Siccità: riflessioni e importanti decisioni da prendere ora.

  • La stagione delle piccole piogge nell’area di Sololo è stata ben al di sotto della media
  • È quasi certo che da dicembre fino ad aprile-maggio 2026 l’intera comunità sarà in difficoltà, stretta nella perversa “spirale della catena distruttiva della siccità”.
  • Preveniamo cercando di spezzarla ai suoi primi anelli, poiché più la catena progredisce e più il baratro aumenta.
  • Pianifichiamo in anticipo le misure di mitigazione e le misure reattive che possiamo elaborare.
  • Monitoriamo oltre alle disponibilità di acqua anche la situazione alimentare, con indagini di mercato controlliamo l’aumento dei prezzi e gli aiuti alimentari del governo.
  • Fino a quando la popolazione avrà un minimo potere di acquisto, il cibo arriverà dal sud della nazione e lo si troverà sul mercato con prezzi costantemente in crescita.
  • Appena la popolazione non avrà più soldi, poiché venuto meno il lavoro connesso con l’allevamento di bestiame che sarà stato portato a sud del paese o sarà morto, i negozianti, non ottenendo incassi, non avranno più la convenienza a fare arrivare cibo da lontano, così che lo stesso cibo diventerà praticamente introvabile; in particolar modo per la popolazione più vulnerabile.
  • L’autoproduzione della nostra area agricola potrebbe allora diventare uno strumento in più di sopravvivenza.
  • Oggi non possiamo fare morire la produzione dell’area agricola e delle serre.
  • Tuttavia usare l’acqua dei pozzi per irrorare, alza i costi rendendo il prodotto più oneroso di quello attualmente sul mercato.
  • L’irrorare va considerato come un investimento analogo a quello di comprare un “paracadute” che si spera di non dover mai usare.
  • In pratica, dobbiamo mantenere un profilo molto basso nella produzione di ortaggi (concentrandoci su varietà a raccolta rapida o limitando l’acqua principalmente agli alberi da frutto esistenti) e discutiamo, con i nostri amici consulenti esperti, su qualsiasi cosa possiamo fare per mantenere le nostre colonie fino alle lunghe piogge del 2026; per circa 6 mesi.

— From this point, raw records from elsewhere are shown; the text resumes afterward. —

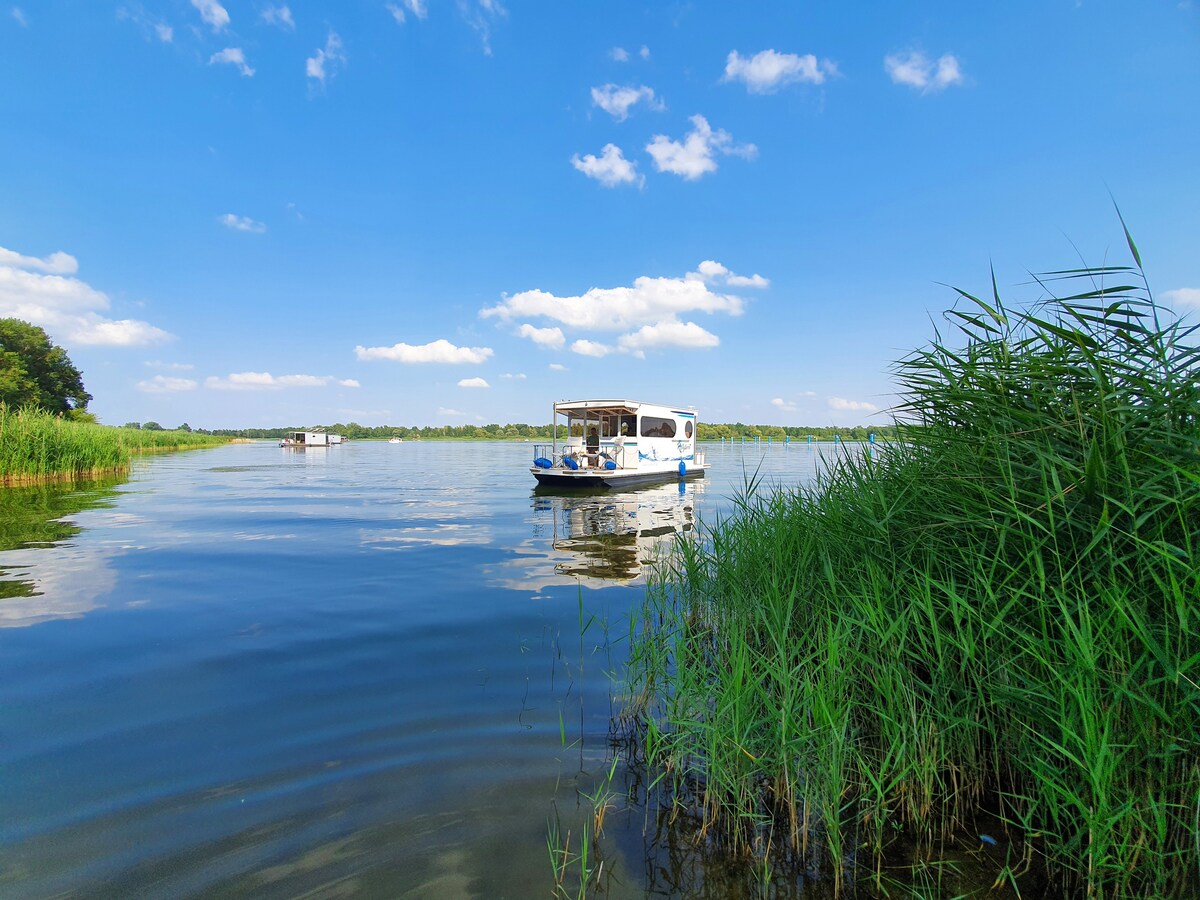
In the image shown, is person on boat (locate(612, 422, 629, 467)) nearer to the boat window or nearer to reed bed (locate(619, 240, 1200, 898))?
the boat window

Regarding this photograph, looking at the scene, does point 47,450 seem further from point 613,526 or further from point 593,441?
point 613,526

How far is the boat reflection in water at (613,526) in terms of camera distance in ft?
31.8

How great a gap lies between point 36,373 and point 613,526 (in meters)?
58.5

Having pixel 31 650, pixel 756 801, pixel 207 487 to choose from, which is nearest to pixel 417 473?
pixel 207 487

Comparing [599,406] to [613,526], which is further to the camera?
[599,406]

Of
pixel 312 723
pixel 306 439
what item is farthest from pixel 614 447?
pixel 306 439

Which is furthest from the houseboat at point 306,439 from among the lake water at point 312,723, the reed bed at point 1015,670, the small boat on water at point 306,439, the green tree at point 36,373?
the reed bed at point 1015,670

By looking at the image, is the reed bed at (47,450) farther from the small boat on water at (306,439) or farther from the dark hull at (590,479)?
the small boat on water at (306,439)

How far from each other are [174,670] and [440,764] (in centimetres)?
340

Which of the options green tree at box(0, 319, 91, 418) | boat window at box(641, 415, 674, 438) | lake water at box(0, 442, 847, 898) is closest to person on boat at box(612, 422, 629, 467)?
boat window at box(641, 415, 674, 438)

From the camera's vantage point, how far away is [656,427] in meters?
24.6

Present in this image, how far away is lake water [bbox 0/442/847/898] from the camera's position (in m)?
2.75

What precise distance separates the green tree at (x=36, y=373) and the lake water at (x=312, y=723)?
4296 centimetres

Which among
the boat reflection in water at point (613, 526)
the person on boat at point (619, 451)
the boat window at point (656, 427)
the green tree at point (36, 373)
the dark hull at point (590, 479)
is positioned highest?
the green tree at point (36, 373)
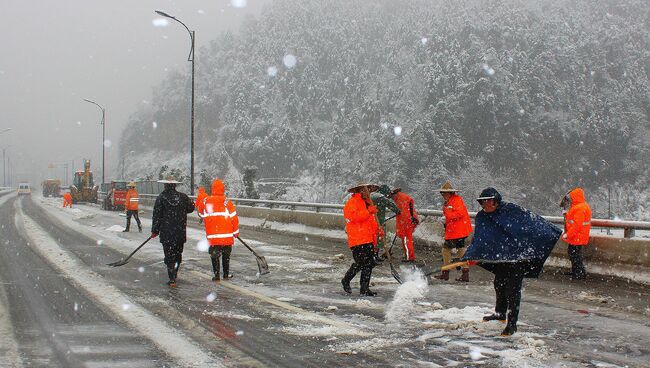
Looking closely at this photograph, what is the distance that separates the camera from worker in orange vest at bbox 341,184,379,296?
8398 millimetres

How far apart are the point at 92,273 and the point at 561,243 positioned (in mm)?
8848

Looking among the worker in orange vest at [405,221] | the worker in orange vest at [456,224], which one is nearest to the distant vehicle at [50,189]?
the worker in orange vest at [405,221]

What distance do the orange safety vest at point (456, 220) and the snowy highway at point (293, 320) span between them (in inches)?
35.1

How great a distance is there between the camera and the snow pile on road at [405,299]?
7.03 metres

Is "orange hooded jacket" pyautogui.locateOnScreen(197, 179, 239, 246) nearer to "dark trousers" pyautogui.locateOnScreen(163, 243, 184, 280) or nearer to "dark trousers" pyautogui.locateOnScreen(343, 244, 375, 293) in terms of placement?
"dark trousers" pyautogui.locateOnScreen(163, 243, 184, 280)

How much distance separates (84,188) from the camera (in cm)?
4984

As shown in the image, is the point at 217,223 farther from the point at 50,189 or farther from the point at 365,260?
the point at 50,189

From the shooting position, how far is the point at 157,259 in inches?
490

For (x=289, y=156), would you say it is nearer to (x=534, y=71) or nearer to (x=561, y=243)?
(x=534, y=71)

Questi concetti sono ben difficili da comunicare a chi non vive da vicino queste problematiche.




Drought: Reflections and Important Decisions to Make Now.

  • he short rains season in the Sololo area has been well below average.
  • It is almost certain that from December until April-May 2026, the entire community will be in difficulty, caught in the perverse spiral of the destructive drought chain.
  • We are preventing this by trying to break the first links, because the further the chain progresses, the deeper the abyss.
  • We are planning in advance the mitigation measures and reactive measures we can develop.
  • We are monitoring not only water availability but also the food situation, conducting market surveys to monitor price increases and government food aid.
  • As long as the population has even a modicum of purchasing power, food will come from the south of the country and will be found on the market at constantly rising prices.
  • As soon as the population runs out of money, due to the disappearance of livestock farming, which will have been moved south or died out, retailers, lacking revenue, will no longer have the incentive to ship food from far away, thus making it virtually impossible to find, especially for the most vulnerable populations.
  • Self-production in our agricultural area could then become an additional means of survival.
  • Today, we cannot allow agricultural and greenhouse production to die. But using well water for irrigation raises costs, making the product more expensive than what is currently available. However, this should be considered an investment similar to buying a “parachute” that one hopes never to have to use.
  • In practice, we must maintain a very low profile in vegetable production (focusing on quick-harvesting varieties or limiting watering primarily to existing fruit trees) and discuss, with our expert consultant friends, whatever we can do to maintain our colonies until the long rains of 2026; for about six months.

These concepts are difficult to explain to the donor.